We have to predict the class of the iris plant based on its attributes.

### 1. First, import the required libraries

```
import pandas as pd
import numpy as np
from sklearn.datasets import load_iris
from sklearn import tree
```

### 2. Now, load the iris dataset

```
iris=load_iris()
```

To see all the features in the datset, use the print function

```
print(iris.feature_names)
```

Output:

```
['sepal length (cm)', 'sepal width (cm)', 'petal length (cm)', 'petal width (cm)']
```

To see all the target names in the dataset-

```
print(iris.target_names)
```

Output:

```
['setosa' 'versicolor' 'virginica']
```

### 3. Remove the Labels

Now, we will remove the elements in the 0th, 50th, and 100th position. 0th element belongs to the Setosa species, 50th belongs Versicolor species and the 100th belongs to the Virginica species.

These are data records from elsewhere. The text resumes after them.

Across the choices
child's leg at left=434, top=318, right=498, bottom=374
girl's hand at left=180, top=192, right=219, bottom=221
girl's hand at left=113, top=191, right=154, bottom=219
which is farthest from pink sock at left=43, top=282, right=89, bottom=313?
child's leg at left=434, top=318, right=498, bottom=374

This will remove the labels for us to train our decision tree classifier better and check if it is able to classify the data well.

```
#Spilitting the dataset
removed =[0,50,100]
new_target = np.delete(iris.target,removed)
new_data = np.delete(iris.data,removed, axis=0)
```

### 4. Train the Decision Tree Classifier

The final step is to use a decision tree classifier from scikit-learn for classification.

```
#train classifier
clf = tree.DecisionTreeClassifier() # defining decision tree classifier
clf=clf.fit(new_data,new_target) # train data on new data and new target
prediction = clf.predict(iris.data[removed]) # assign removed data as input
```

Now, we check if our predicted labels match the original labels

```
print("Original Labels",iris.target[removed])
print("Labels Predicted",prediction)
```

Output:

```
Original Labels [0 1 2]
Labels Predicted [0 1 2]
```

Wow! The accuracy of our model is 100%. To plot the decision tree-

```
tree.plot_tree(clf)
```

## Conclusion

In this tutorial, we learned about some important concepts like selecting the best attribute, information gain, entropy, gain ratio, and Gini index for decision trees. We understood the different types of decision tree algorithms and implementation of decision tree classifier using scikit-learn. Hope, you all enjoyed!